# No US Drivers License



## chulor (Aug 19, 2013)

Question for Expats that have given up your US address (and drivers lic) to live full-time in MX-

How do you rent a car/drive in the US when traveling there?

(Do you have to get a MX license even if you don't drive, just so you have one?)

thanks!


----------



## sixcats (Aug 1, 2015)

chulor said:


> Question for Expats that have given up your US address (and drivers lic) to live full-time in MX-
> 
> How do you rent a car/drive in the US when traveling there?
> 
> ...


Well - we no longer live in the US but I do have a 'valid' license good till 2020. I also have a very valid Mexican licence. Getting the Mexican license was no big deal - although we did have to take a short written exam (in Spanish) - and the cost was trivial.

But soon we will be travelling to the US and I'll bring along both licenses. I'll try to remember to let you know how it goes.


----------



## TundraGreen (Jul 15, 2010)

chulor said:


> Question for Expats that have given up your US address (and drivers lic) to live full-time in MX-
> 
> How do you rent a car/drive in the US when traveling there?
> 
> ...


When my US license expired, I got a new one using a friend's address. I also have a Jalisco license. I have used the Mexico license to rent cars in the US as well as the US license at other times.


----------



## joaquinx (Jul 3, 2010)

TundraGreen said:


> I have used the Mexico license to rent cars in the US as well as the US license at other times.


And paid for the rental with a Mexican bank card.


----------



## citlali (Mar 4, 2013)

We have no US license or address we rent cars in the US and Europe with the Mexican license just like anyone from Mexico does when they go abroad.


----------



## denik12 (Oct 1, 2015)

joaquinx said:


> And paid for the rental with a Mexican bank card.


Really? in Mexican Bank?


----------



## WintheWin (Jul 15, 2015)

denik12 said:


> Really? in Mexican Bank?


I mean… that's how Mexican tourists do it when they visit the US.

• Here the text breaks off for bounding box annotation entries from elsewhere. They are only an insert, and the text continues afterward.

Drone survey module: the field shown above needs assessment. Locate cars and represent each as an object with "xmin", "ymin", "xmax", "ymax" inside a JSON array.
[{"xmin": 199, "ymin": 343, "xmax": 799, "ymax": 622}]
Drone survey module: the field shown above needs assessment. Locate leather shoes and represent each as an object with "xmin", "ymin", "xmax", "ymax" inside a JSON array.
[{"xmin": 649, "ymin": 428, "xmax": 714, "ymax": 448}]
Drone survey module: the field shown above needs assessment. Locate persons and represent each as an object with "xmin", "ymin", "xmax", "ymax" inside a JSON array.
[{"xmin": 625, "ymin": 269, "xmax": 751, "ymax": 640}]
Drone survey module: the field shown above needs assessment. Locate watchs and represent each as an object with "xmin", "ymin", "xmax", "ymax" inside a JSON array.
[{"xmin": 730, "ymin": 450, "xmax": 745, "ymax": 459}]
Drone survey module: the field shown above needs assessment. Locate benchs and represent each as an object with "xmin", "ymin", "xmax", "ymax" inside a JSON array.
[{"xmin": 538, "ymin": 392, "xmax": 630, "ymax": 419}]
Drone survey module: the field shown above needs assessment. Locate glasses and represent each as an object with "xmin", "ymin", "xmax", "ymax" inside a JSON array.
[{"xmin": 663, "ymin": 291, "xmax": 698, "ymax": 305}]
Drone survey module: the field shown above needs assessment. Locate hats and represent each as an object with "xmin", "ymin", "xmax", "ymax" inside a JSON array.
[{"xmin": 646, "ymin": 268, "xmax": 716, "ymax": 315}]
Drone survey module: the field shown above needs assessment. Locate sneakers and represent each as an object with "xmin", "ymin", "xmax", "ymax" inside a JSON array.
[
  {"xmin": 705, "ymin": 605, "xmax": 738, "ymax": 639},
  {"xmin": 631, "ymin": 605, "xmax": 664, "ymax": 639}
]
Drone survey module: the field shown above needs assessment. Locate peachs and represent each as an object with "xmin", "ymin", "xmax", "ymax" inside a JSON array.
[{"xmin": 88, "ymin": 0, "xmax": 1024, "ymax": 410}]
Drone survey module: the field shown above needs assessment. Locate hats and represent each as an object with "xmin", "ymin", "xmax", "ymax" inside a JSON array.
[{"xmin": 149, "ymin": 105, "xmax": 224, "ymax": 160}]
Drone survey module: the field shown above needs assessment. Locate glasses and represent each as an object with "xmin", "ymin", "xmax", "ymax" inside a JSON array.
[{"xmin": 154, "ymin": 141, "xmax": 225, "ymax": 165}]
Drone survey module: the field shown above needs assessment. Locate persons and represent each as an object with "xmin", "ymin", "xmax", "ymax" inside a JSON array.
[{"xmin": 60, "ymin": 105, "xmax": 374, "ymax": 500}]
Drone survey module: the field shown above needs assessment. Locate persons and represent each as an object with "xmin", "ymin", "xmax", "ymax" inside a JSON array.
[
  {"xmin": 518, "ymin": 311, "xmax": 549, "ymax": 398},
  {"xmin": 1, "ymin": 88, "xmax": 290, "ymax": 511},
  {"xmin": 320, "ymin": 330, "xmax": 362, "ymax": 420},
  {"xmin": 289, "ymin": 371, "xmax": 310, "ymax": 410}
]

Plus, for instance, there's a US branch of Banamex. (Which is funny… because it's called Banamex-US, i.e…. Banco Nacional Mexicano Estados Unidos)


----------



## Anonimo (Apr 8, 2012)

WintheWin said:


> I mean… that's how Mexican tourists do it when they visit the US.
> 
> Plus, for instance, there's a US branch of Banamex. (Which is funny… because it's called Banamex-US, i.e…. Banco Nacional Mexicano Estados Unidos)


Banamex-USA shut down as of September 1 of this year. Or so they notified us.


----------